2. O’Donnell MJ, Chin SL, Rangarajan S, et al. Global and regional effects of potentially modifiable risk factors associated with acute stroke in 32 countries (INTERSTROKE): a case-control study. Lancet 2016;388(10046):761‑75.
3. Cipolla MJ, Liebeskind DS, Chan SL. The importance of comorbidities in ischemic stroke: Impact of hypertension on the cerebral circulation. J Cereb Blood Flow Metab 2018;38(12):2129‑49.
4. Kelly DM, Rothwell PM. Blood pressure and the brain: the neurology of hypertension. Pract Neurol 2020;20(2):100‑8.
5. Wardlaw JM, Smith EE, Biessels GJ, et al. Neuroimaging standards for research into small vessel disease and its contribution to ageing and neurodegeneration. Lancet Neurol 2013;12(8):822‑38.

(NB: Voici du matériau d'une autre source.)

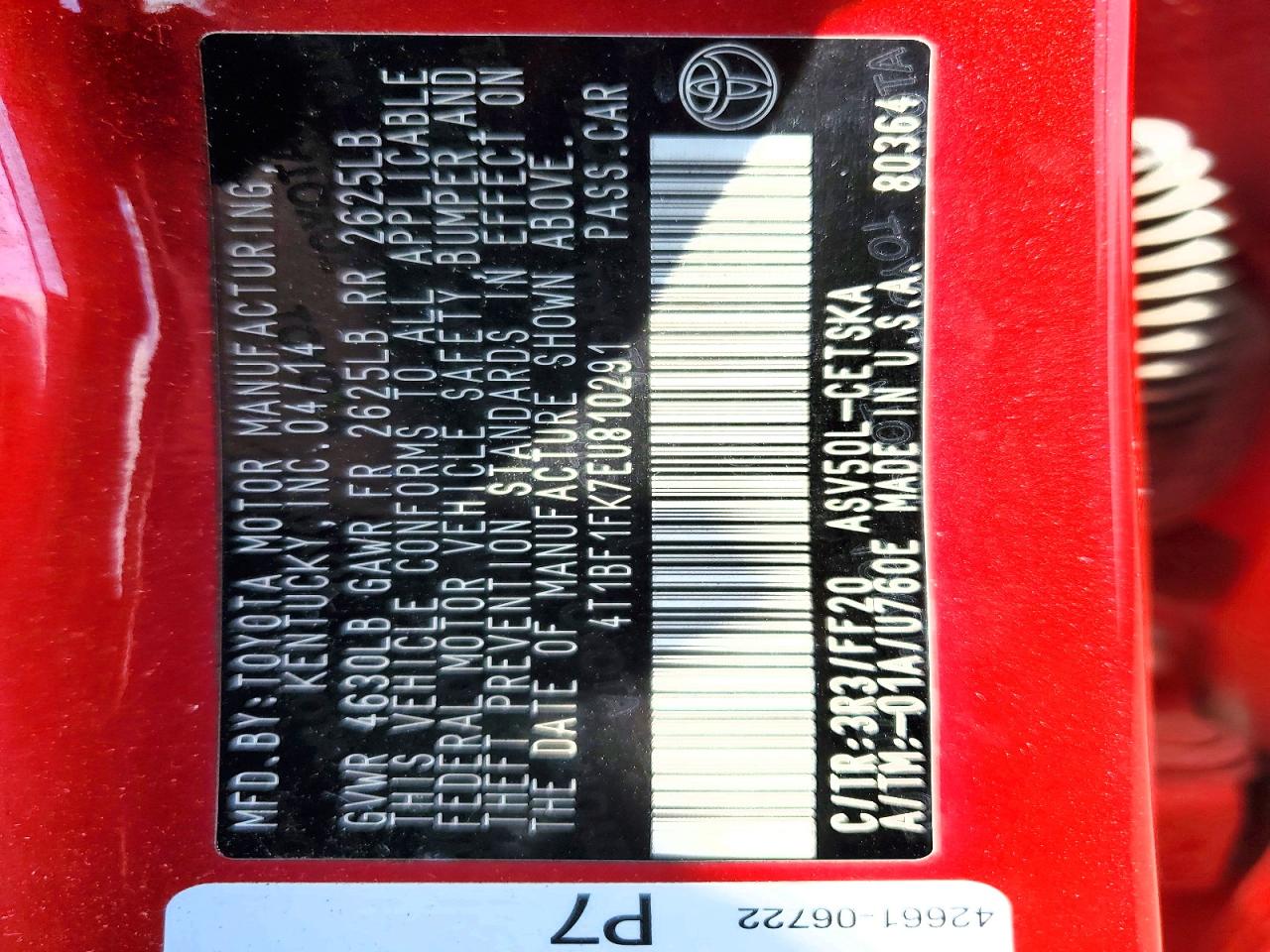2014 Toyota Camry Se Red vin: 4T1BF1FK7EU810291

6. Meissner A. Hypertension and the Brain: A Risk Factor for More Than Heart Disease. Cerebrovasc Dis 2016;42(3‑4):255‑62.
7. Rahimi K, Bidel Z, Nazarzadeh M, et al. Pharmacological blood pressure lowering for primary and secondary prevention of cardiovascular disease across different levels of blood pressure: an individual participant-level data meta-analysis. Lancet 2021;397(10285):1625‑36.
8. Kleindorfer DO, Towfighi A, Chaturvedi S, et al. 2021 Guideline for the Prevention of Stroke in Patients With Stroke and Transient Ischemic Attack: A Guideline From the American Heart Association/American Stroke Association. Stroke 2021;52(7):e364-e467.
9. Yannoutsos A, Dreyfuss Tubiana C, Safar ME, et al. Optimal blood pressure target in stroke prevention. Curr Opin Neurol 2017;30(1):8‑14.